Baumarkt MAX BAHR GmbH & Co. KG
Max Bahr
Max Bahr
The insolvency of DIY chain Praktiker has been the big retail collapse of the season in Germany, and as such has attracted a lot of attention (including in these pages) as investors try to draw parallels with, and lessons from, similarly-structured business models that can lead to painful investment losses.
As things stand, according to Praktiker’s preliminary insolvency administrator Christopher Seagon in Hamburg, 130 of the Praktiker stores across Germany are due to start closing their doors next week. No offers have been received to take over the chain, at any price, although there has been good demand for many of the individual stores to be operated under different brand names.
Praktiker’s more upmarket DIY subsidiary Max Bahr, by contrast, has received several takeover offers from private equity groups, and the future for its staff and 132 outlets looks much healthier. The number includes 54 of the better-performing Praktiker stores, which have been re-branded in recent months since the chain’s insolvency.
A report in the Frankfurter Allgemeine Zeitung suggested that in addition to an offer from DIY competitor Hellweg, the supermarket chain Globus had also tabled a non-binding offer for Max Bahr. The Saarland-based Globus operates 46 supermarkets and 77 DIY stores in south-west Germany, as well as in Russia and the Czech Republic.

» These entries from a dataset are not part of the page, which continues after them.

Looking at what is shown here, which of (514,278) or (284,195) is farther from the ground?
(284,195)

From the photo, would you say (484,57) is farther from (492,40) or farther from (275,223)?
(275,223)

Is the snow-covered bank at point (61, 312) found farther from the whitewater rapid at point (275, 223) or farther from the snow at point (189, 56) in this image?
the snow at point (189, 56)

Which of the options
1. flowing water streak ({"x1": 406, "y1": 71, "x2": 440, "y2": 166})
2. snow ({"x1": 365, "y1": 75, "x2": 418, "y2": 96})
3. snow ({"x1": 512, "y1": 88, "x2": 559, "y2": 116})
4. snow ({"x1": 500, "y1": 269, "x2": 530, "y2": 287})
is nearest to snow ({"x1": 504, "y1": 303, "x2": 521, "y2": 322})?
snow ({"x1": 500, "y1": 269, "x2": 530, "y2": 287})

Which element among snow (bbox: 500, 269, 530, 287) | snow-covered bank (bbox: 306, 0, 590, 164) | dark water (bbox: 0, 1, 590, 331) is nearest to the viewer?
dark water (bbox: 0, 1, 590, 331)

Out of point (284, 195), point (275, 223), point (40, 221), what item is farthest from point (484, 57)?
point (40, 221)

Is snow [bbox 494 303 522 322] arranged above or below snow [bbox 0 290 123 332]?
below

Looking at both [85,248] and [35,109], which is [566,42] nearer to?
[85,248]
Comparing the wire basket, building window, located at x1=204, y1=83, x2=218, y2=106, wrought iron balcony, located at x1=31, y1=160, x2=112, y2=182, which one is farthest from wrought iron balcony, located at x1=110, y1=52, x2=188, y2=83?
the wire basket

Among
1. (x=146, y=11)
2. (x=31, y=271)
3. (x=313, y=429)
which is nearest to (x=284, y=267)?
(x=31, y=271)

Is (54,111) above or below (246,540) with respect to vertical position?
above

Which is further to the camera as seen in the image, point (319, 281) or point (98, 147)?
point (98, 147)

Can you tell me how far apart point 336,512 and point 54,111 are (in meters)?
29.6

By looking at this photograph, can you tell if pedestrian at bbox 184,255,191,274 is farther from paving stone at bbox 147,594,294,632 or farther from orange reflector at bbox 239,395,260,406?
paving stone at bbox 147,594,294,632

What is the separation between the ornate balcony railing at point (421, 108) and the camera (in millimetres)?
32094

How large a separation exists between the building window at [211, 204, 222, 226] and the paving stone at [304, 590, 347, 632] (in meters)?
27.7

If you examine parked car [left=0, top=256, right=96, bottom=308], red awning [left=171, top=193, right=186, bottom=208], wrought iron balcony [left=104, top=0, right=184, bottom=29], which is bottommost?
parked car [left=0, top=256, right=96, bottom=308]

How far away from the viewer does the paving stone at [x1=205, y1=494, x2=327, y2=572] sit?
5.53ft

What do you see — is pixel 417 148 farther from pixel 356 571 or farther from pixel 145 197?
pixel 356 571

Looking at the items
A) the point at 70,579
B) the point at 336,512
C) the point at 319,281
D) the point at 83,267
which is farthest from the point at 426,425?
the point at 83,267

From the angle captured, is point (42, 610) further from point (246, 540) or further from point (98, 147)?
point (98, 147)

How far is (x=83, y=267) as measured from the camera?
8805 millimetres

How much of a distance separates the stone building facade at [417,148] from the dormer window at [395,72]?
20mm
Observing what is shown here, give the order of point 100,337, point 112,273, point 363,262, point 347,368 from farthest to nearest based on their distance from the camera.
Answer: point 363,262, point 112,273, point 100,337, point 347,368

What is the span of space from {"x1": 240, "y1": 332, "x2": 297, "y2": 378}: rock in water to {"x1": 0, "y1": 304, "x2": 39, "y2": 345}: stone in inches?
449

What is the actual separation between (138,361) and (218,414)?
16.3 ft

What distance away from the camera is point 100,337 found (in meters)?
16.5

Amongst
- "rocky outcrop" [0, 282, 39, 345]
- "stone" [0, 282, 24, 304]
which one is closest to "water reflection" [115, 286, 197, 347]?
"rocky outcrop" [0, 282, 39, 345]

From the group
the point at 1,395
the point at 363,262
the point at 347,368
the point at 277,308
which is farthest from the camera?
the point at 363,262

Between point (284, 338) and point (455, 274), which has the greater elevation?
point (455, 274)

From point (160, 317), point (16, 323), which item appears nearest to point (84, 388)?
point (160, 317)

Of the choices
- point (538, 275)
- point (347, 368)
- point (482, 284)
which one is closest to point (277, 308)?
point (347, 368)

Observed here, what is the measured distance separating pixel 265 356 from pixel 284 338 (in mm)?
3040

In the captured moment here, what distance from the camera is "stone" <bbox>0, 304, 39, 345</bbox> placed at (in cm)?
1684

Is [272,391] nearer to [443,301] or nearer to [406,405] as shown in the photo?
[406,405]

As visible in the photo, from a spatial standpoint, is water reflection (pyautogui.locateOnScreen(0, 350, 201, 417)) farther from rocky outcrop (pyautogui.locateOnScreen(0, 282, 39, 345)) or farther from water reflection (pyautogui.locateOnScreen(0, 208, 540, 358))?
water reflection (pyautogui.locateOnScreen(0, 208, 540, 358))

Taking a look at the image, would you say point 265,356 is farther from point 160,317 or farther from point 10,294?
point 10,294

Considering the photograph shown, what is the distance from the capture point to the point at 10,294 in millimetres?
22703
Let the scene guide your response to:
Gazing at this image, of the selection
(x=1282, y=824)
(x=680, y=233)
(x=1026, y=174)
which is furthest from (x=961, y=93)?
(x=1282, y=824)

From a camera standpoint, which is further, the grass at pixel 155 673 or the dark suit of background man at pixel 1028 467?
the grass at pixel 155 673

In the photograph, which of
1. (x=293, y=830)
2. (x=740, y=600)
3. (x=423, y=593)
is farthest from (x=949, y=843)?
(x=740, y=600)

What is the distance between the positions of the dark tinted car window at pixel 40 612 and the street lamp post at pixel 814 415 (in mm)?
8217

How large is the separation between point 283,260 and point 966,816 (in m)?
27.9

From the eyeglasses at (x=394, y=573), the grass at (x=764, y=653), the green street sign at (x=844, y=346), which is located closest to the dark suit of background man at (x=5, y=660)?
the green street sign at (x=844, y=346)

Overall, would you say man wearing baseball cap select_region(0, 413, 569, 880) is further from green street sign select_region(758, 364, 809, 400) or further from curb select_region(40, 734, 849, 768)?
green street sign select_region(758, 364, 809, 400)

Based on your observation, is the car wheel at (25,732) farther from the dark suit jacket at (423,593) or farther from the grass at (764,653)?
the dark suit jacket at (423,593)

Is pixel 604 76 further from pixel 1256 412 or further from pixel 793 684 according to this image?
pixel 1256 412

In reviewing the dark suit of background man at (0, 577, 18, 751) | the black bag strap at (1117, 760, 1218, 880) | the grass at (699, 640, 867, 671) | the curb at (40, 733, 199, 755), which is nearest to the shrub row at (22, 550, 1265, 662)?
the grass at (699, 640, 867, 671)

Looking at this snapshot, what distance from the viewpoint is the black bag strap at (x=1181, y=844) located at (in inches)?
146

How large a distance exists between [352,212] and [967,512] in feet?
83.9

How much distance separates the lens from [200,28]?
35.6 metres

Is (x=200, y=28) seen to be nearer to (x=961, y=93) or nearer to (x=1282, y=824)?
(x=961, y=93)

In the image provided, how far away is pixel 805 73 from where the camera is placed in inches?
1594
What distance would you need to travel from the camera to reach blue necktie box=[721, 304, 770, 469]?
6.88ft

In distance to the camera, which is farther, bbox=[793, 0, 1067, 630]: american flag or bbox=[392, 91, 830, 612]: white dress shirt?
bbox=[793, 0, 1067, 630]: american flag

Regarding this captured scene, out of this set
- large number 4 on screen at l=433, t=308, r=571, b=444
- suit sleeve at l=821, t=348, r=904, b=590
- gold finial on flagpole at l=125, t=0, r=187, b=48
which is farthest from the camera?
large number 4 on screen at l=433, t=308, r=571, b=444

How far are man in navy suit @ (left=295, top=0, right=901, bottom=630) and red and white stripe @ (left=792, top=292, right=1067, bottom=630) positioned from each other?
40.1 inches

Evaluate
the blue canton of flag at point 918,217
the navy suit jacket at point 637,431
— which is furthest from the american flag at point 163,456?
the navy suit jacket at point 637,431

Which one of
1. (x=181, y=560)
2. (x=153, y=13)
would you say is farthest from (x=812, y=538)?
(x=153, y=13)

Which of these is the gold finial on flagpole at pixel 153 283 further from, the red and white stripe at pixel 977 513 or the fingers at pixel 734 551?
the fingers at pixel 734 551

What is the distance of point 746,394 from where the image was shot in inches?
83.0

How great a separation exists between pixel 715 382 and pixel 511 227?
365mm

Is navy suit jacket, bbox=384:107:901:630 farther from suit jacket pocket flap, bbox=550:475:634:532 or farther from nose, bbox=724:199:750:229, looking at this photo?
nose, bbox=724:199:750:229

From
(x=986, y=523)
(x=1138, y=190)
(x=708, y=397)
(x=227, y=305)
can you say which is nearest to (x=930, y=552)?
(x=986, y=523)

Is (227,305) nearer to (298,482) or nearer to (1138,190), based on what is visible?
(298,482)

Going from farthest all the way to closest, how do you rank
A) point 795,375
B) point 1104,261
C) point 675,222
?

According to business magazine Wirtschaftswoche, the Dortmund-based DIY chain Hellweg, which had already established a common purchasing alliance with Praktiker, is also trying to stitch together a consortium to bid for the healthier (but still insolvent) Max Bahr grouping. The consortium is said to include former Max Bahr CEO Dirk Möhrle, the Wuppertal-based Einkaufsbüro deutscher Eisenhändler EDE and the British home improvement chain Kingfisher, along with support from the Trautwein family (owners of EDE) whose Etris Bank has been the one institution keeping Max Bahr alive.